- _Selected extract_

┌──

Meet Andrea Sweigart
Associate Professor of Genetics
When did you start teaching in the WIP?
AS: Spring 2012
What WIP courses are you teaching/have you taught?
AS: GENE 4230L Evolutionary Biology Laboratory
Why did you join the WIP?
AS: To formalize writing instruction in my course and to receive support—from the WIP community, the yearly workshop/meeting, and from the WIP TA.
What is your WIP teaching philosophy?
AS: Writing is an excellent way to learn science and share your ideas with others. Being able to communicate the historical context for your experiments and implications of your results is an essential part of doing science.
How do you put that philosophy into practice in the classroom?
AS: It’s a lab course so students conduct experiments and write reports modeled on papers from scientific journals. We emphasize the importance of setting the stage for experiments by laying out previous findings and big-picture questions.
What are your biggest challenges you face as a WIP teacher/in your WIP courses?
AS: Often students’ understanding of the scientific material is too shallow for them to produce a really well written paper. In many cases, students write well in a technical sense (i.e., their papers have all of the structural elements), but lack coherence and meaning. I think it’s very challenging to write well if you don’t have a fairly good command of the material, which is something that is difficult for beginning students (i.e., undergrads) to achieve in evolutionary biology.
How do you address those challenges?
AS: Over the years, I’ve tried to simplify some of the material. I’ve also cut the number of labs/papers to allow more time for us to delve deeper into each experiment.
What do you hope students take away from your WIP courses? How do students benefit from the writing-intensive nature of your course?
AS: In the best case scenario, I hope they leave more confident in their writing abilities—many of them say they do. Additionally, I hope they understand and retain more of the material we cover than they would without the writing assignments.
Why is it important that students write in your class?
AS: To make sure they learn and absorb the material! Most students in the class are seniors—I want to make sure they graduate from UGA with strong communication and writing skills.

└──

- _Information shown_
┌──

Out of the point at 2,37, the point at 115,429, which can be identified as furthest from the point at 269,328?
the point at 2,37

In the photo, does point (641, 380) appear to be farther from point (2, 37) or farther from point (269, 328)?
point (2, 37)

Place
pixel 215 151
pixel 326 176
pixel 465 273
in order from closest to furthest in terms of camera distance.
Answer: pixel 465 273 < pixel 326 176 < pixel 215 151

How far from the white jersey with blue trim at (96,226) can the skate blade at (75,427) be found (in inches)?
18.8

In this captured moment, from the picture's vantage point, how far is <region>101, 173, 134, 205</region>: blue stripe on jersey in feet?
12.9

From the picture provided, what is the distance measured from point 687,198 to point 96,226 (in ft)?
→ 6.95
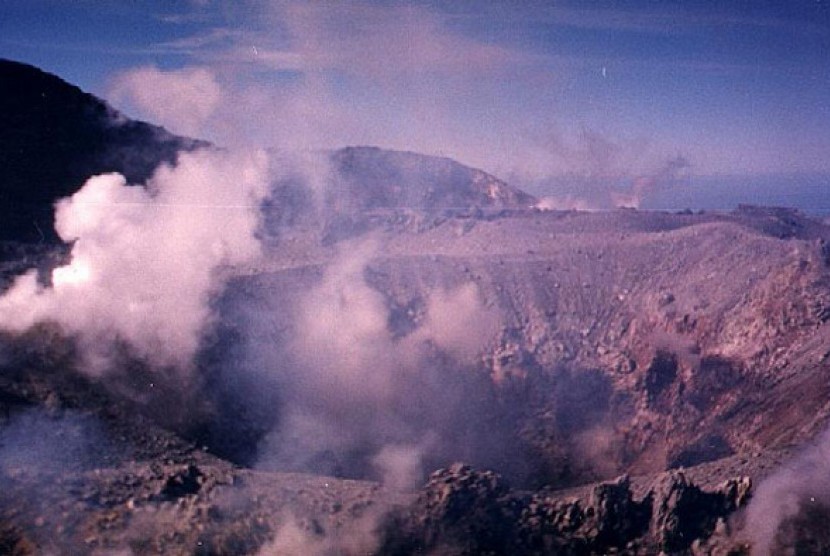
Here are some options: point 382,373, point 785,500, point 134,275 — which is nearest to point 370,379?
point 382,373

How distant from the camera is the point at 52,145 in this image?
37.9m

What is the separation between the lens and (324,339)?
28094 mm

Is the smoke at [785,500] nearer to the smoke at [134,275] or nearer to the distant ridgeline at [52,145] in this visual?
the smoke at [134,275]

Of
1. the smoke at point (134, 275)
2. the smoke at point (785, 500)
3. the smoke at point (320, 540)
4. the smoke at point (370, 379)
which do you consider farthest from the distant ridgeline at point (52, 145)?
the smoke at point (785, 500)

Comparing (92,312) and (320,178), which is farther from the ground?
(320,178)

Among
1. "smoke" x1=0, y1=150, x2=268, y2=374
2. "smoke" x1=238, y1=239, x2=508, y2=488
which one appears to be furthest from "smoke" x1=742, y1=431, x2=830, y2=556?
"smoke" x1=0, y1=150, x2=268, y2=374

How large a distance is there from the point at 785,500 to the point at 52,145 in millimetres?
43066

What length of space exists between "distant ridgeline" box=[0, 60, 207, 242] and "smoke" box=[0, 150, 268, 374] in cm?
228

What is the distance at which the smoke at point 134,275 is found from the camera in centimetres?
2166

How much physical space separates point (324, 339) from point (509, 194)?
2838cm

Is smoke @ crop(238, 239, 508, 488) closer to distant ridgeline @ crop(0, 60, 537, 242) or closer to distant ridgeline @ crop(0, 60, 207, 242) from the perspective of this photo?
distant ridgeline @ crop(0, 60, 537, 242)

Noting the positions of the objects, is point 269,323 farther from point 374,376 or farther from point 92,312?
point 92,312

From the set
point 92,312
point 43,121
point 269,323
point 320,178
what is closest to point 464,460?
point 269,323

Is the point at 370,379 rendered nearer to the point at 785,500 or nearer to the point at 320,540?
the point at 320,540
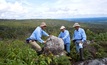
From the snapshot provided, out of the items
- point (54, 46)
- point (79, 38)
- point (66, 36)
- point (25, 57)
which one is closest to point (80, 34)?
point (79, 38)

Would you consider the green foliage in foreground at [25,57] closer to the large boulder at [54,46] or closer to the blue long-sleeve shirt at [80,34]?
the large boulder at [54,46]

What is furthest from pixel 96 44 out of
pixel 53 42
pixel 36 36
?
pixel 36 36

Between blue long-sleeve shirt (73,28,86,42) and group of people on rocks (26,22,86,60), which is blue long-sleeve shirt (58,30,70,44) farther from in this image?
blue long-sleeve shirt (73,28,86,42)

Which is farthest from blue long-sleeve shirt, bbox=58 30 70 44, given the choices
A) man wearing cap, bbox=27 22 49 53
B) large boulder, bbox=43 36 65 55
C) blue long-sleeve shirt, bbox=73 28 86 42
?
man wearing cap, bbox=27 22 49 53

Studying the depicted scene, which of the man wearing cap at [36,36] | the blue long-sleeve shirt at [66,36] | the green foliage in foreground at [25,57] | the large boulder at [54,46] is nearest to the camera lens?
the green foliage in foreground at [25,57]

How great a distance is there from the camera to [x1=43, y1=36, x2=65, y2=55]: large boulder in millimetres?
11847

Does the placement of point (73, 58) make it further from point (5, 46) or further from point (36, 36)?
point (5, 46)

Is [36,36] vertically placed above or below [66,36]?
above

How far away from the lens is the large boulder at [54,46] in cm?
1185

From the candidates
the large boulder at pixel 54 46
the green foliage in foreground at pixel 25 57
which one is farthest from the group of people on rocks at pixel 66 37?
the green foliage in foreground at pixel 25 57

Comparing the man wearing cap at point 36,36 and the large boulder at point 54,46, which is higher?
the man wearing cap at point 36,36

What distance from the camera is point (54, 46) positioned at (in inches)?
471

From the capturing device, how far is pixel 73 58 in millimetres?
12469

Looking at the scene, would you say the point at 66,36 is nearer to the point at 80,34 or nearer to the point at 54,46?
the point at 80,34
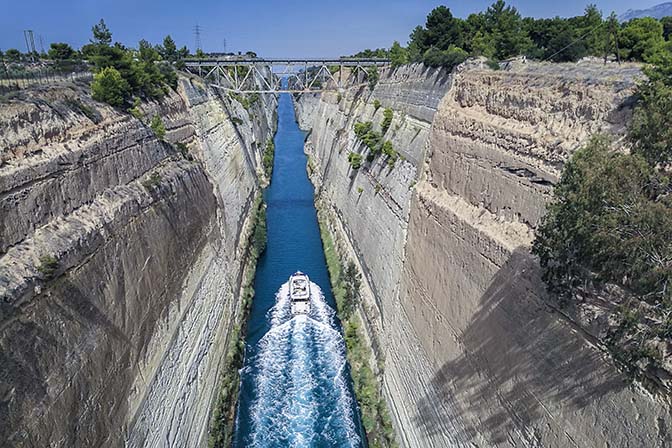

└──

- _Check your understanding_
1 – Can you set down the Sweigart interview, word for word, from "AS: In the best" to "the writing assignments."?
2 – According to the Sweigart interview, what sources of support did she hope to receive by joining the WIP?
3 – Answer these from the Sweigart interview:
(a) When did she start teaching in the WIP?
(b) What did she cut to allow more time to delve deeper into each experiment?
(c) What are most students in the class?

- _Answers_
1 –
AS: In the best case scenario, I hope they leave more confident in their writing abilities—many of them say they do. Additionally, I hope they understand and retain more of the material we cover than they would without the writing assignments.

2 –
- The WIP community
- The yearly workshop/meeting
- The WIP TA

3 –
(a) Spring 2012
(b) The number of labs/papers
(c) Seniors